Saved entries
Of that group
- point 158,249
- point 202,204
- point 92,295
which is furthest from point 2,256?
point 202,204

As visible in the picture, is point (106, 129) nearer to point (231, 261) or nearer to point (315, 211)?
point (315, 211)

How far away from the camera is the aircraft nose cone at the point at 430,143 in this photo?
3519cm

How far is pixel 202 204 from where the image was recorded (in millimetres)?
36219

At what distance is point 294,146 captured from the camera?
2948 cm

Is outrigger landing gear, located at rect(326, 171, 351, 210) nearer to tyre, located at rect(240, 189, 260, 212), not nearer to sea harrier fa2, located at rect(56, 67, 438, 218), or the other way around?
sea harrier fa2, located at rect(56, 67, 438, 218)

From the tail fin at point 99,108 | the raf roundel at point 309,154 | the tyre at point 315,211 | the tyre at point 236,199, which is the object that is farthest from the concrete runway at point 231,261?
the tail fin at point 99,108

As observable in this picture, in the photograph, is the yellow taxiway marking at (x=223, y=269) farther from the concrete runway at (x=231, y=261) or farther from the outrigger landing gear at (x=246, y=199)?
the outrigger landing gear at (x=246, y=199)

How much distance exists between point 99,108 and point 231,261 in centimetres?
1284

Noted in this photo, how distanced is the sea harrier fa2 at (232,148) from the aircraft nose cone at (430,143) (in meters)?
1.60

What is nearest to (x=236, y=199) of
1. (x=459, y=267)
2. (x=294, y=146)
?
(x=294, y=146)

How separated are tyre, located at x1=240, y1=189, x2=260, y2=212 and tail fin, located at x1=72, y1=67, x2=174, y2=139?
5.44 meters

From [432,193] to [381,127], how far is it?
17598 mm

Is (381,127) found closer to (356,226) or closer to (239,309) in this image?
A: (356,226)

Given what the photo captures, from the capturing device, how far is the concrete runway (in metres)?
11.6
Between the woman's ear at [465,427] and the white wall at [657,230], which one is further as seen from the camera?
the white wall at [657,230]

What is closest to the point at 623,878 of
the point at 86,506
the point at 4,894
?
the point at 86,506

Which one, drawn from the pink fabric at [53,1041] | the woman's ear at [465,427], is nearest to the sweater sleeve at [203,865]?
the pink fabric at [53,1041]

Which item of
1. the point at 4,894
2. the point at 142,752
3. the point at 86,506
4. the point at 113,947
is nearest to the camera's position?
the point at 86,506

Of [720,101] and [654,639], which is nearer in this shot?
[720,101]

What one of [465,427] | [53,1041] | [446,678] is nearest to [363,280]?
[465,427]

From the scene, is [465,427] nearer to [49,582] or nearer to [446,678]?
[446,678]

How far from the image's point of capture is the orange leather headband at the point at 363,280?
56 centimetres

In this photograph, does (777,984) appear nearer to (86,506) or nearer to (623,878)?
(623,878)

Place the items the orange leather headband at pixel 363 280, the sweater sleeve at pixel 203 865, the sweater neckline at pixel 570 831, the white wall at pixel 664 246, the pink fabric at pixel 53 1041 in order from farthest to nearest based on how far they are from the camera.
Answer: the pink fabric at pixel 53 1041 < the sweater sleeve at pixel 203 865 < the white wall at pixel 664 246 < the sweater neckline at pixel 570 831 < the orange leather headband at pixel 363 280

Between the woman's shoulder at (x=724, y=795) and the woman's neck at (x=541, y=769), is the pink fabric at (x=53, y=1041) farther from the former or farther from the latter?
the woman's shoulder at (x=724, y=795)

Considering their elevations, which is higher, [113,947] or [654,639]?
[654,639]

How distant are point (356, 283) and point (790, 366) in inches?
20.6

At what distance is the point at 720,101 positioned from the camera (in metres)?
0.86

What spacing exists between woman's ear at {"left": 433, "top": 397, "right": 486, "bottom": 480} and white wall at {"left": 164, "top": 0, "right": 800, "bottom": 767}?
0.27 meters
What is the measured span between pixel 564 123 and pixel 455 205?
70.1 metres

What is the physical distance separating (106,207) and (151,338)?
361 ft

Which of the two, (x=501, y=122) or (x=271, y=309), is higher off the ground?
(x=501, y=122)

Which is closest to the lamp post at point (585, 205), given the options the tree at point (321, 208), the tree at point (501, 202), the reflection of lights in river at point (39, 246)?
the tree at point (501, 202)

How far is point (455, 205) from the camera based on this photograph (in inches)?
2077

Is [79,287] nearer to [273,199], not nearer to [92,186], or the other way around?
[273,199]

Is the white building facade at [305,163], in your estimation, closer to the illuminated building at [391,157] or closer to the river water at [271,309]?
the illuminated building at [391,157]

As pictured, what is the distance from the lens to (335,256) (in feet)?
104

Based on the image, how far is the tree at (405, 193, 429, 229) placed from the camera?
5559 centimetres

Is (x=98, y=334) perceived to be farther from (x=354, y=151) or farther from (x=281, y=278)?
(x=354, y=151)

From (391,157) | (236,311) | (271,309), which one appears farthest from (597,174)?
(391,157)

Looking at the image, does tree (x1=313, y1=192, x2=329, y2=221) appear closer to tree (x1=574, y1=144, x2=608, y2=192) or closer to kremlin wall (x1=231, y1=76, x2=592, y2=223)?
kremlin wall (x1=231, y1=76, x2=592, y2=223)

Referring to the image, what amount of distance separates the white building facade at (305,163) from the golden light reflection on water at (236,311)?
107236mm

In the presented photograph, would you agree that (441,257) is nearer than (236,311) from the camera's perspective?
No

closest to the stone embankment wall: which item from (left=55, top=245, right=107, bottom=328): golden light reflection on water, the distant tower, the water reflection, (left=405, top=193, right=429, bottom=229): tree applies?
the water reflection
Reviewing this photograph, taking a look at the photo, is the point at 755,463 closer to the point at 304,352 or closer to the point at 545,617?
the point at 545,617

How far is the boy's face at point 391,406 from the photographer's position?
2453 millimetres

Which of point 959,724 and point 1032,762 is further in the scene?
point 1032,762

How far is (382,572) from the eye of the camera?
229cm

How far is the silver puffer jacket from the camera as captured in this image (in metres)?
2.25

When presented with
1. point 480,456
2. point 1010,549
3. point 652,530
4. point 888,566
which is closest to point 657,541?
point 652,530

§ Do this: Print all of the data above again, line for line, with no changes of any kind.

§ Task result:
Of that group
- point 158,249
- point 202,204
- point 92,295
which is furthest from point 2,256?
point 202,204

As visible in the picture, is point (106, 129) nearer to point (231, 261) or nearer to point (315, 211)?
point (315, 211)

How far away from the camera is the aircraft nose cone at the point at 430,143 in this photo?
3519cm

How far is pixel 202 204 from where the image was recorded (in millimetres)?
36219

At what distance is point 294,146 captured from the camera?
2948 cm

Is outrigger landing gear, located at rect(326, 171, 351, 210) nearer to tyre, located at rect(240, 189, 260, 212), not nearer to sea harrier fa2, located at rect(56, 67, 438, 218), or the other way around?
sea harrier fa2, located at rect(56, 67, 438, 218)

From the tail fin at point 99,108 | the raf roundel at point 309,154 | the tyre at point 315,211 | the tyre at point 236,199, which is the object that is farthest from the concrete runway at point 231,261?
the tail fin at point 99,108

As observable in this picture, in the photograph, is the yellow taxiway marking at (x=223, y=269) farther from the concrete runway at (x=231, y=261) or farther from the outrigger landing gear at (x=246, y=199)?
the outrigger landing gear at (x=246, y=199)

How much distance exists between point 99,108 and point 231,261 in centimetres?
1284

Noted in this photo, how distanced is the sea harrier fa2 at (232,148) from the aircraft nose cone at (430,143) (in meters)?
1.60

What is nearest to (x=236, y=199) of
1. (x=459, y=267)
2. (x=294, y=146)
?
(x=294, y=146)

How separated are tyre, located at x1=240, y1=189, x2=260, y2=212 and tail fin, located at x1=72, y1=67, x2=174, y2=139?
5.44 meters

From [432,193] to [381,127], how far is it?
17598 mm

Is (381,127) found closer to (356,226) or closer to (239,309) in this image?
A: (356,226)

Given what the photo captures, from the capturing device, how far is the concrete runway (in metres)?
11.6
Between the woman's ear at [465,427] and the white wall at [657,230], which one is further as seen from the camera?
the white wall at [657,230]

What is closest to the point at 623,878 of
the point at 86,506
the point at 4,894
?
the point at 86,506

Which one, drawn from the pink fabric at [53,1041] | the woman's ear at [465,427], is nearest to the sweater sleeve at [203,865]?
the pink fabric at [53,1041]

Which item of
1. the point at 4,894
2. the point at 142,752
3. the point at 86,506
4. the point at 113,947
is nearest to the camera's position?
the point at 86,506

Of [720,101] and [654,639], which is nearer in this shot?
[720,101]

What one of [465,427] | [53,1041] | [446,678] is nearest to [363,280]?
[465,427]

From the scene, is [465,427] nearer to [49,582] or nearer to [446,678]?
[446,678]

How far from the image's point of capture is the orange leather headband at the point at 363,280?
56 centimetres

In this photograph, does (777,984) appear nearer to (86,506) or nearer to (623,878)?
(623,878)

Place the items the orange leather headband at pixel 363 280, the sweater sleeve at pixel 203 865, the sweater neckline at pixel 570 831, the white wall at pixel 664 246, the pink fabric at pixel 53 1041 in order from farthest to nearest based on how far they are from the camera.
Answer: the pink fabric at pixel 53 1041 < the sweater sleeve at pixel 203 865 < the white wall at pixel 664 246 < the sweater neckline at pixel 570 831 < the orange leather headband at pixel 363 280

Between the woman's shoulder at (x=724, y=795) and the woman's neck at (x=541, y=769), is the pink fabric at (x=53, y=1041) farther from the former or farther from the latter?
the woman's shoulder at (x=724, y=795)

Considering their elevations, which is higher, [113,947] or [654,639]?
[654,639]

How distant are point (356, 283) and point (790, 366) in inches?
20.6

At what distance is the point at 720,101 positioned from the camera (in metres)?
0.86

What spacing exists between woman's ear at {"left": 433, "top": 397, "right": 486, "bottom": 480} and white wall at {"left": 164, "top": 0, "right": 800, "bottom": 767}?
0.27 meters
What is the measured span between pixel 564 123 and pixel 455 205?
70.1 metres

What is the physical distance separating (106,207) and (151,338)?
361 ft

Which of the two, (x=501, y=122) or (x=271, y=309), is higher off the ground?
(x=501, y=122)

Which is closest to the lamp post at point (585, 205), given the options the tree at point (321, 208), the tree at point (501, 202), the reflection of lights in river at point (39, 246)?
the tree at point (501, 202)

How far is point (455, 205) from the camera based on this photograph (in inches)?
2077

Is [79,287] nearer to [273,199], not nearer to [92,186], or the other way around?
[273,199]

Is the white building facade at [305,163], in your estimation, closer to the illuminated building at [391,157] or closer to the river water at [271,309]?
the illuminated building at [391,157]

As pictured, what is the distance from the lens to (335,256) (in feet)?
104

Based on the image, how far is the tree at (405, 193, 429, 229) placed from the camera?
5559 centimetres

Is (x=98, y=334) perceived to be farther from (x=354, y=151) or farther from (x=281, y=278)?
(x=354, y=151)

From (391,157) | (236,311) | (271,309), which one appears farthest from (597,174)?
(391,157)

Looking at the image, does tree (x1=313, y1=192, x2=329, y2=221) appear closer to tree (x1=574, y1=144, x2=608, y2=192) or closer to kremlin wall (x1=231, y1=76, x2=592, y2=223)?
kremlin wall (x1=231, y1=76, x2=592, y2=223)

Referring to the image, what amount of distance separates the white building facade at (305,163) from the golden light reflection on water at (236,311)?
107236mm

In the presented photograph, would you agree that (441,257) is nearer than (236,311) from the camera's perspective?
No

closest to the stone embankment wall: which item from (left=55, top=245, right=107, bottom=328): golden light reflection on water, the distant tower, the water reflection, (left=405, top=193, right=429, bottom=229): tree applies?
the water reflection
Reviewing this photograph, taking a look at the photo, is the point at 755,463 closer to the point at 304,352 or closer to the point at 545,617?
the point at 545,617

How far is the boy's face at point 391,406 from the photographer's position?
2453 millimetres

Which of point 959,724 and point 1032,762 is further in the scene?
point 1032,762

How far is (382,572) from the eye of the camera?
229cm

How far is the silver puffer jacket from the camera as captured in this image (in metres)?
2.25

When presented with
1. point 480,456
2. point 1010,549
3. point 652,530
4. point 888,566
which is closest to point 657,541?
point 652,530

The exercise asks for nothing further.